Sanft leckte ich mit meiner Zunge über ihre Unterlippe und sie gewährte mir Einlass, sodass unsere Zungen liebevoll miteinander spielen konnten.
Sie raubte mir mit diesem Kuss den Atem und wusste es vermutlich nicht einmal.
Amélie löste sich plötzlich von mir und atmete erstmal tief durch. Dann legte sie sich neben mich, schmiegte ihren Kopf an meine Brust und schlang ihren Arm um meinen Bauch.
Ich strich ihr immer wieder zärtlich über den Oberarm und küsste ihren Scheitel. Meine Hände zitterten schon wieder, weil mir die Drogen fehlten, doch Amélie nahm meine eine Hand in ihre und verschränkte unsere Finger miteinander.
„Ich weiß, dass du den Entzug alleine schaffst. Du bist stark", flüsterte Amélie leise gegen meine Brust, bevor sie mir einen Kuss dorthin gab. Ich strich ihr liebevoll über den Rücken und lächelte etwas, was sie aber nicht bemerkte, da sie ihre Augen auf meinen Körper gerichtet hatte.

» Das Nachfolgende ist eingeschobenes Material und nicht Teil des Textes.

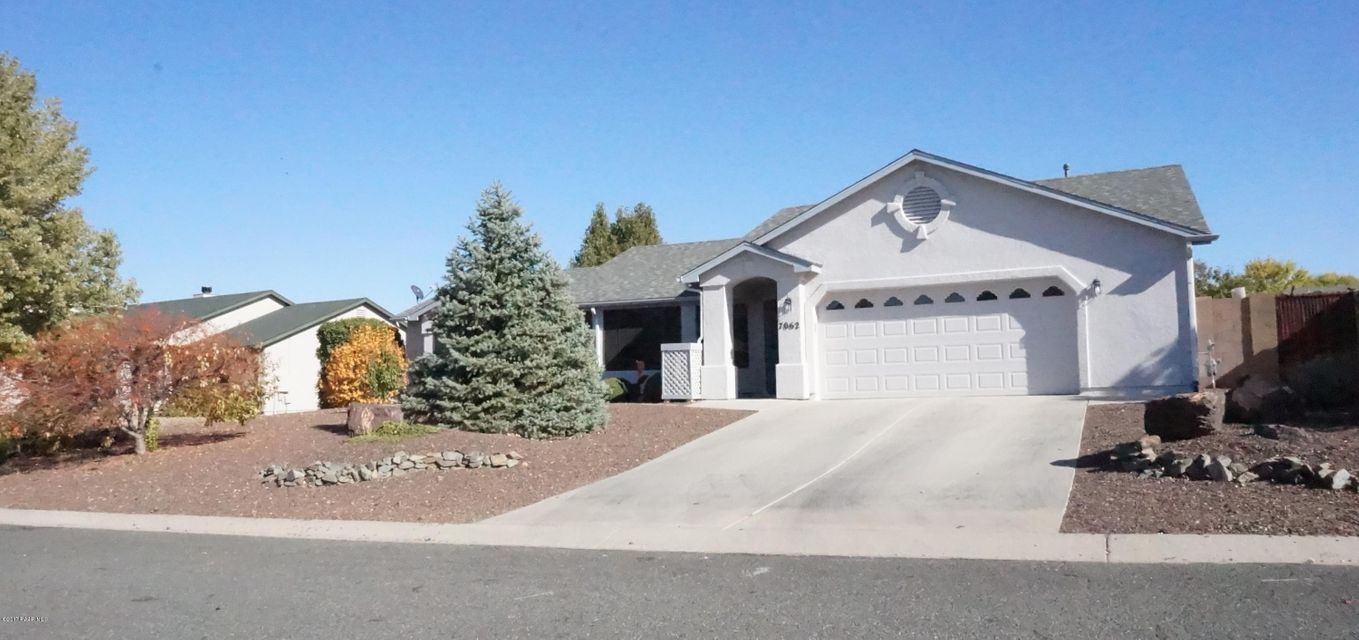 7062 E Horizon Way, Prescott Valley Az 86315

Sie fuhr mit ihren Fingerspitzen über meinen Oberkörper und seufzte leise.
„Du hast so extrem abgenommen, Baby", hauchte sie besorgt. Sie schaute mir in die Augen und strich mir durch meine Haare.
„Ich weiß, mein Engel. Ich hab ja auch die meiste Zeit nur gekotzt."
Amélie verschränkte unsere Finger miteinander und stand schließlich vom Bett auf.
„Na dann essen wir jetzt was, komm. Ich glaub es gibt gleich Abendessen!"
Sie zog mich vom Bett runter und bevor wir aus dem Zimmer gehen konnten, schlang ich meine Arme um ihren Bauch und zog sie an mich.
„Ich liebe dich, Baby", flüsterte ich gegen ihre Lippen. Amélie strahlte über beide Ohren und verschränkte ihre Finger hinter meinem Nacken.
„Ich liebe dich auch."
Sie küsste mich kurz und zog mich dann an der Hand die Treppe runter, sodass wir Händchen haltend ins Wohnzimmer kamen. Mein Vater schaute und mit angewidertem Blick an und schüttelte verständnislos den Kopf. Amélie merkte das offensichtlich, denn sie löste ihre Hand von meiner und ging einen Schritt zur Seite.
Ich runzelte verwirrt die Stirn und legte einen Arm um sie.
„Ignorier' meinen Vater!", hauchte ich ihr liebevoll ins Ohr.
Amélie schluckte ängstlich und biss sich auf die Unterlippe, während ich ihre Wange küsste.
„Er hasst mich!", sagte sie traurig.